Source excerpt:
----
10/15/2021 | 04:19pm EST

Item 1.01. Entry into a Material Definitive Agreement.



Eighth Supplemental Indenture


On October 15, 2021, W. P. Carey Inc. (the "Company") completed a public offering (the "Offering") of $350 million aggregate principal amount of the Company's 2.450% Senior Notes due 2032 (the "Senior Notes"). The Company intends to fully allocate an amount equal to the net proceeds from the Offering to the financing and refinancing, in whole or in part, of one or more recently completed or future eligible green projects in the categories outlined in the Company's Green Financing Framework, which is designed to align with the International Capital Markets Association Green Bond Principles 2021. Pending such allocation, the Company may use the net proceeds from the sale of the Senior Notes for the redemption or repayment of certain indebtedness or hold net proceeds in cash, cash equivalents and/or marketable securities, all in accordance with the Company's cash management policy. Net proceeds allocated to previously incurred costs associated with eligible green projects will be available for the repayment of debt or other current uses.
----
Raw data:
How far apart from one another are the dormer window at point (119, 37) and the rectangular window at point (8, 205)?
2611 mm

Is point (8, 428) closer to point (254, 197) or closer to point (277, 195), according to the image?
----
What to do:
Extend the filing excerpt about W. P. Carey's Senior Notes offering, picking up right after its final sentence. The lines were taken from a separate source.

Written response:
The terms of the Senior Notes are governed by an indenture, dated as of March 14, 2014, between the Company and U.S. Bank National Association, as trustee (the "Base Indenture"), as supplemented and amended by a supplemental indenture thereto, dated as of October 15, 2021 (the "Eighth Supplemental Indenture"), establishing the terms of the Senior Notes.

The Senior Notes were issued pursuant to: (i) the Company's automatic shelf registration statement on Form S-3ASR (Registration No. 333-233159), including the related prospectus dated August 9, 2019; and (ii) a final prospectus supplement relating to the Senior Notes, dated as of October 5, 2021.

The foregoing descriptions of the Senior Notes, the Base Indenture and the Eighth Supplemental Indenture do not purport to be complete, are qualified in their entirety by reference to Exhibits 4.1 and 4.2 to this Current Report on Form 8-K, and are incorporated herein by reference.

Item 9.01. Financial Statements and Exhibits.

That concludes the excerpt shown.